BASILDON, ESSEX May 22, 2014 – Advanced Engine Research celebrated their fifteenth anniversary in 2013. Their project codes started at 01 in 1998 and are now at 90. Since their founding, they have worked on over 50 engine related projects. Last year showcased their strengths in engineering services and clean sheet engine design:
• GP3 Series: engine design, manufacture and track support for 27 cars in the 16- race series.
• Designed and built a new LMP1 V-6 gasoline direct injection twin-turbo engine for the 2014 ACO LMP1 regulations, the only bespoke non-manufacturer backed LMP1 engine.
• Upgraded their 2013 ALMS LMP1 turbocharged 2.0 litre four-cylinder engine to gasoline direct injection.
• Chosen to design, supply and support the engines for the 2015 Indy Lights Series.
The GP3 Series was looking for an engine that had more power, torque and efficiency than what they had been using, plus they wanted an engine that lasted a full season. AER provided a 400 horsepower all-aluminium 3.4 litre naturally aspirated V-6. Featuring drive by wire, it is a fully stressed engine designed to go a full season without servicing. There were no engine failures in 2013, giving the engine 432 successful race finishes.
The first conceptual work on the P60 2014 LMP1 engine began in 2011 when the ACO announced that the 2014 technical regulations would be based on allocating a quantity of energy to each car with a fuel flow allocation. AER modeled half a dozen different engine configurations before choosing the V-6 GDI twin-turbo, building on their success in applying GDI to their four-cylinder American Le Mans Series LMP1 engine. GDI’s benefits work well with the new regulations’ emphasis on brake-specific fuel consumption.
The P90 four-cylinder turbocharged 2.0 litre ALMS LMP1 engine with GDI made its race debut at Lime Rock Park in Connecticut in July 2013 with Dyson Racing, and ran fault-free the remainder of the ALMS season. Providing increased power, drivability, and efficiency, the GDI system was initially designed for a Formula One engine supplier as part of a development project of a 1.6 litre four-cylinder engine as a test bed for the originally proposed 2014 Formula One regulations.
And in November of 2013, Andersen Promotions announced that AER would supply engines to the Indy Lights Series starting in 2015. The Indy Lights P63 is a new version of AER’s turbocharged four-cylinder 2.0 litre sports car engine.
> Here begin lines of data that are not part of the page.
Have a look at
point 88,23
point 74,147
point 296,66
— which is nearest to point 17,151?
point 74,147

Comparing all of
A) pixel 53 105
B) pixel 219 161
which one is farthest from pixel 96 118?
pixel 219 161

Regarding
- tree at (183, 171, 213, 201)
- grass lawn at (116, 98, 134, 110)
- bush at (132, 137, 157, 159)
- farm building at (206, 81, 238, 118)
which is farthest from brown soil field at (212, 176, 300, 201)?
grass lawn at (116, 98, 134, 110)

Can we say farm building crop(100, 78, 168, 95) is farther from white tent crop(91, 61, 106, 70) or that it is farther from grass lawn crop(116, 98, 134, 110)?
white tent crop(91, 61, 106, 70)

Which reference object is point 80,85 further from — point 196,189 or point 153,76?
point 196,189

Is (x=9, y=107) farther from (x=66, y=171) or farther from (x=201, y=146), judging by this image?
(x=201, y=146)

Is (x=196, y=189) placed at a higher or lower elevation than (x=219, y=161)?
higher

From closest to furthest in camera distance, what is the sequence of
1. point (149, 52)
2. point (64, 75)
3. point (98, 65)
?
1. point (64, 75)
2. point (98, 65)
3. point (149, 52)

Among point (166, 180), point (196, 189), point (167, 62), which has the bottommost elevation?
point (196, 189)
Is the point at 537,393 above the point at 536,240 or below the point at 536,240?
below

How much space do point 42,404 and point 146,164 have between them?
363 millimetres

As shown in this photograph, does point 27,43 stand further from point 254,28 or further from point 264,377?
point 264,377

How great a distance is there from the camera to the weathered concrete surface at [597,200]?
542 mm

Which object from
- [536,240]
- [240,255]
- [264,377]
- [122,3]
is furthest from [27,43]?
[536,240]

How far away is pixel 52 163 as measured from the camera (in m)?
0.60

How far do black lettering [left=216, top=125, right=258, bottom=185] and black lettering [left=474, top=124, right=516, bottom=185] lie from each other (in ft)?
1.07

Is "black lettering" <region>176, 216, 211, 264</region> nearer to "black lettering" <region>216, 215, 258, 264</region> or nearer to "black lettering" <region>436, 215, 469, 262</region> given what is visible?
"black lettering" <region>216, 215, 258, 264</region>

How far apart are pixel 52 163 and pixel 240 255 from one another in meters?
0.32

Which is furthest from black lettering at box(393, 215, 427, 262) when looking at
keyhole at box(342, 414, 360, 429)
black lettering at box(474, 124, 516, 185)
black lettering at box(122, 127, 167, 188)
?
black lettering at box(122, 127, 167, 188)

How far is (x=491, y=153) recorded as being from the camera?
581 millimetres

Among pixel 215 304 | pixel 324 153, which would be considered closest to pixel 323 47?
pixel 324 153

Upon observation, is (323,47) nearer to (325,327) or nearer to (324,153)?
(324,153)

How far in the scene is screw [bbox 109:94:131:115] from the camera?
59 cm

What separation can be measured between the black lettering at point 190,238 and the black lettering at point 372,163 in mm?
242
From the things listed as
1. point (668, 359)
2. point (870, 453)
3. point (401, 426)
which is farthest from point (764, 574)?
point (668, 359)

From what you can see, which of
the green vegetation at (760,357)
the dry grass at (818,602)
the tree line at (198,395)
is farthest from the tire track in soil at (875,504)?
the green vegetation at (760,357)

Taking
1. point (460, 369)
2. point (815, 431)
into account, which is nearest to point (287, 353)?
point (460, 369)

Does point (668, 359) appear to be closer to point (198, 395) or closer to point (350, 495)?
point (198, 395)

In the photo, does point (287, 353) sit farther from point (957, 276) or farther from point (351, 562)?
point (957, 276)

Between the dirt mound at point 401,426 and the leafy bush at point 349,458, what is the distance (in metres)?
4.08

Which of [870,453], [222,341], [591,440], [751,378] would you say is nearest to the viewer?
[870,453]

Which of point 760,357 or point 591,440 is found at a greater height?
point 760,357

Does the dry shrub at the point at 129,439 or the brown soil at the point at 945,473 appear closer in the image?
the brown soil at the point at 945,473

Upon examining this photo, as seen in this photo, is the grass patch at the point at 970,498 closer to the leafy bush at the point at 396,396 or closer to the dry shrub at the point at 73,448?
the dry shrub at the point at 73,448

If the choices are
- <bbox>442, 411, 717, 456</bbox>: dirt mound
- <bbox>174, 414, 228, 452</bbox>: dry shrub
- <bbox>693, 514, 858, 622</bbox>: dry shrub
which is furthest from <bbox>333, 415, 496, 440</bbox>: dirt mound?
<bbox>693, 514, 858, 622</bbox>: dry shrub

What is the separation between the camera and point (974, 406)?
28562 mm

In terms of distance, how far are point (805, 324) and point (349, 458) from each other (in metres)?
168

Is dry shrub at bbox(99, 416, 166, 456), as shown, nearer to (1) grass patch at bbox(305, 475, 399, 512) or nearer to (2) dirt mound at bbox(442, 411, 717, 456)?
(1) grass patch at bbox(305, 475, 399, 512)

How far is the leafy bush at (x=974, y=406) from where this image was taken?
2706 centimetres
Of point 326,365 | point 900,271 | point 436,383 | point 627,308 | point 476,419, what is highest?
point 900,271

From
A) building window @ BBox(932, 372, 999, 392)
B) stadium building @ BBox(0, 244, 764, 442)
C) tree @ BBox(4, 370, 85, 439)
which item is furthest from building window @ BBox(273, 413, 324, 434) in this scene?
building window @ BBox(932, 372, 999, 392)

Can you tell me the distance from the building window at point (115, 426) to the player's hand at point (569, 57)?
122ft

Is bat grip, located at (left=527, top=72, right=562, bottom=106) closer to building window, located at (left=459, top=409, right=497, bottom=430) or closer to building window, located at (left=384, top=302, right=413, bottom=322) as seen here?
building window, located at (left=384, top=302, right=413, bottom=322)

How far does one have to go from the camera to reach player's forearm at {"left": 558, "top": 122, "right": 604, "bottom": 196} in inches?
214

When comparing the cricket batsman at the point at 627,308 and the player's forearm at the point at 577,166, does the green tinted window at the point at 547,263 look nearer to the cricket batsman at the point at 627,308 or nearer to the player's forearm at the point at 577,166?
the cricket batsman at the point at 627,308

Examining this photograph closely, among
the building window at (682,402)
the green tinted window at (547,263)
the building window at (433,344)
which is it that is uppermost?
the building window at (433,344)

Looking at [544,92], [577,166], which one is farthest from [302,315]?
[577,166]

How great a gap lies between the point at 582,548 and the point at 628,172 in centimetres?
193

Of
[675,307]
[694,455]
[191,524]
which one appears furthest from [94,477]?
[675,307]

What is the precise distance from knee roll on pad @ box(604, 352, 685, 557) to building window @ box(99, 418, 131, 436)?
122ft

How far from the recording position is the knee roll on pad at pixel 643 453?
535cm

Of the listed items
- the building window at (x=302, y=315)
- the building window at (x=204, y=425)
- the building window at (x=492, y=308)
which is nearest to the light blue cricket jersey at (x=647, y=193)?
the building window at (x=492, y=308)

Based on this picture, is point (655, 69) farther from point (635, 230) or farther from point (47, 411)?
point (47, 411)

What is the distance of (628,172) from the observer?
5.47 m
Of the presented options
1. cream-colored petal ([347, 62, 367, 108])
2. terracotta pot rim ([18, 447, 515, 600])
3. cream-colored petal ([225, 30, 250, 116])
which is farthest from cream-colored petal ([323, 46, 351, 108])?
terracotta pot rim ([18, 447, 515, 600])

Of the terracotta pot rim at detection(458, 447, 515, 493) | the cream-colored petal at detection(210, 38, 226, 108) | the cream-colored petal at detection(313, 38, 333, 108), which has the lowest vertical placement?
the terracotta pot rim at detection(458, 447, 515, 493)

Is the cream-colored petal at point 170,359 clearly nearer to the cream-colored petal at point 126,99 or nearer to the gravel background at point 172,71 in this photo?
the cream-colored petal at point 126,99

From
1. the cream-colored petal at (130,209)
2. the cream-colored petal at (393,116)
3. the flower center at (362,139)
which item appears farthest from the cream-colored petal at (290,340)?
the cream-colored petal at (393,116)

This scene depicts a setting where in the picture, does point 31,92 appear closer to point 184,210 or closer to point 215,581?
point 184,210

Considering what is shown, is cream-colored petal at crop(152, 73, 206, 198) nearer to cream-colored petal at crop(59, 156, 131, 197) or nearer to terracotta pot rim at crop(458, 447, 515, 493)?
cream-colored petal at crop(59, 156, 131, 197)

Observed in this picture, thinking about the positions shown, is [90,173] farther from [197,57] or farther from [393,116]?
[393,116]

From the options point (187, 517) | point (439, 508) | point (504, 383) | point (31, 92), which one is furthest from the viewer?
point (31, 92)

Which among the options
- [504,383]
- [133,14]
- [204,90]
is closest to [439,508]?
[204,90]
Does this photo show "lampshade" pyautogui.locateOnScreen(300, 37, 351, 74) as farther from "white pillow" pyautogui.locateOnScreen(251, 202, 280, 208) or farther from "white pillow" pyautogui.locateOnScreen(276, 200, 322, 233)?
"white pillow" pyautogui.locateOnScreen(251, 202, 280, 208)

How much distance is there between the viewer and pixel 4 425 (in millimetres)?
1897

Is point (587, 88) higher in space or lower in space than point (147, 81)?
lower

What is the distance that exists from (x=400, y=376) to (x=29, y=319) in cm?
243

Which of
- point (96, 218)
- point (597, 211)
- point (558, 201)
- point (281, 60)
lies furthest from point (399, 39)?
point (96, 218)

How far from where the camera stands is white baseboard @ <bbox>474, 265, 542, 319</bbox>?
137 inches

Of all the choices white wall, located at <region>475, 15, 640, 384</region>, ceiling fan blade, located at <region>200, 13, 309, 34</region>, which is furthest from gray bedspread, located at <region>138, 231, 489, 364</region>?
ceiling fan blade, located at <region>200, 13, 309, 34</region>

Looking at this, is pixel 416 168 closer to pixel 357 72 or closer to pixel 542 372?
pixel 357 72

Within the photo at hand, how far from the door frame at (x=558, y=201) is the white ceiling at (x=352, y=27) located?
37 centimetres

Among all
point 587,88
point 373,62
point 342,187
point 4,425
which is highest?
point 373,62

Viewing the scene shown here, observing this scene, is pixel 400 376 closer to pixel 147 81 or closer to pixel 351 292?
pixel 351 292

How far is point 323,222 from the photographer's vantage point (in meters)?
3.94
The four-year deal will feature an engine designed to run a full season without maintenance. The fully stressed engine will have a “push to pass” feature which will be good for fifty additional horsepower. The engine has been detuned to 450 horsepower and at 97 kilos, is very light weight with a low center of gravity.
“We had many highlights in 2013, but one of the biggest was the success of the GP3 engine. We had no engine failures all year,” noted Mike Lancaster, Managing Director of AER. “A lot of effort went into producing and servicing the powerful and reliable engines for the series and race teams. At the same time, we were working solidly on the 2014 P60 ACO LMP1 engine and it was good to get that running before the end of the year. The introduction of the ALMS LMP1 P90 engine with GDI was another highlight of the year along with the contributions that engine made to the design of the P60 engine.
“And 2014 is even busier. We are excited about our new bespoke ACO LMP1 engine built to their new fuel flow regulations. Kodewa has signed on for the FIA World Endurance Championship with their Lotus-branded chassis plus we are talking to other teams. We are very excited about this project. We have an extensive history in international sportscar competition and we always look forward to running competitively at endurance racing’s most iconic events.
“We are continuing the GP3 program and it is rewarding for AER to be part of a feeder series ultimately leading to Formula One. 2014 marks the second year of our three-year contract to supply engines and provide track support.
“We are also immersed in the 2015 P63 Indy Lights engine. We are working closely with Dallara on installation positions for the turbo, exhaust manifold and bell housing. We are looking at having test engines mid-summer which will then go to Dallara in Italy with a shakedown in Italy and then testing back in the states in late summer with the first batch of engines available at the end of the year.
“Plus we continue to work on a number of OEM projects and Life Racing is busy with the electronics for all the AER engines, in addition to their defense and aerospace work. With all this on our plate, we are expanding and we are in the process of moving into another building that will double our size and give us a much larger engine build capacity, a bigger machine shop and allow us to add the necessary people to continue engineering and building our engines and provide proper customer care. This is an exciting chapter in our history as we look ahead to the future.”